▶ **Task directions**
How many lines in the data below include the word "site"? State the number alone.

Saved data entries:

————————

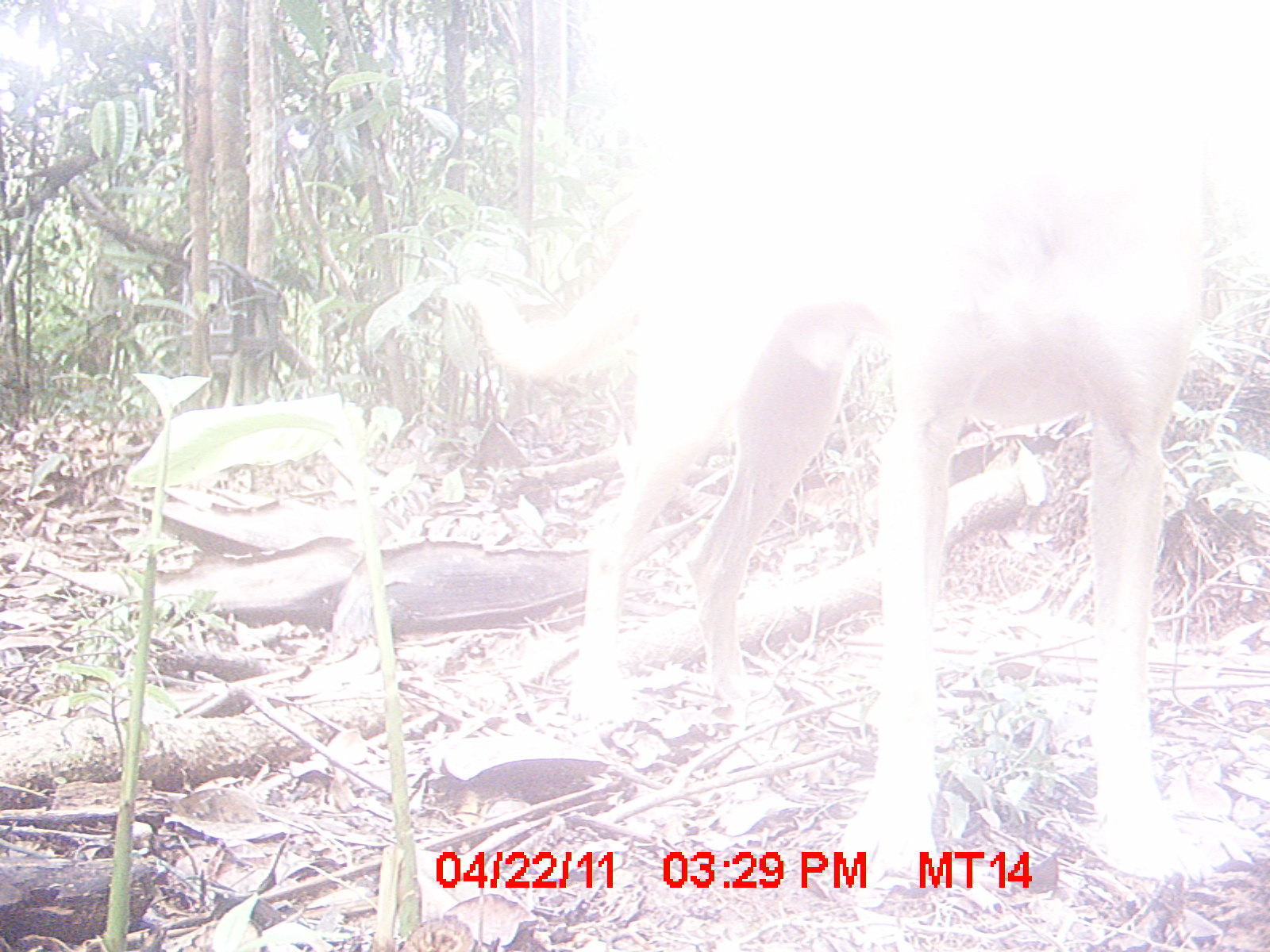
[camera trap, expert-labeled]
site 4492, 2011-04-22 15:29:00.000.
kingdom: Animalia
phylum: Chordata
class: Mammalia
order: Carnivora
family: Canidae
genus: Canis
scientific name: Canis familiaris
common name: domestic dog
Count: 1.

————————

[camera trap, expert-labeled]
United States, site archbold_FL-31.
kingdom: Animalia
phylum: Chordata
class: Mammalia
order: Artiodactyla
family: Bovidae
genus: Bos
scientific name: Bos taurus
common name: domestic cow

————————

▶ **Exercise result**
2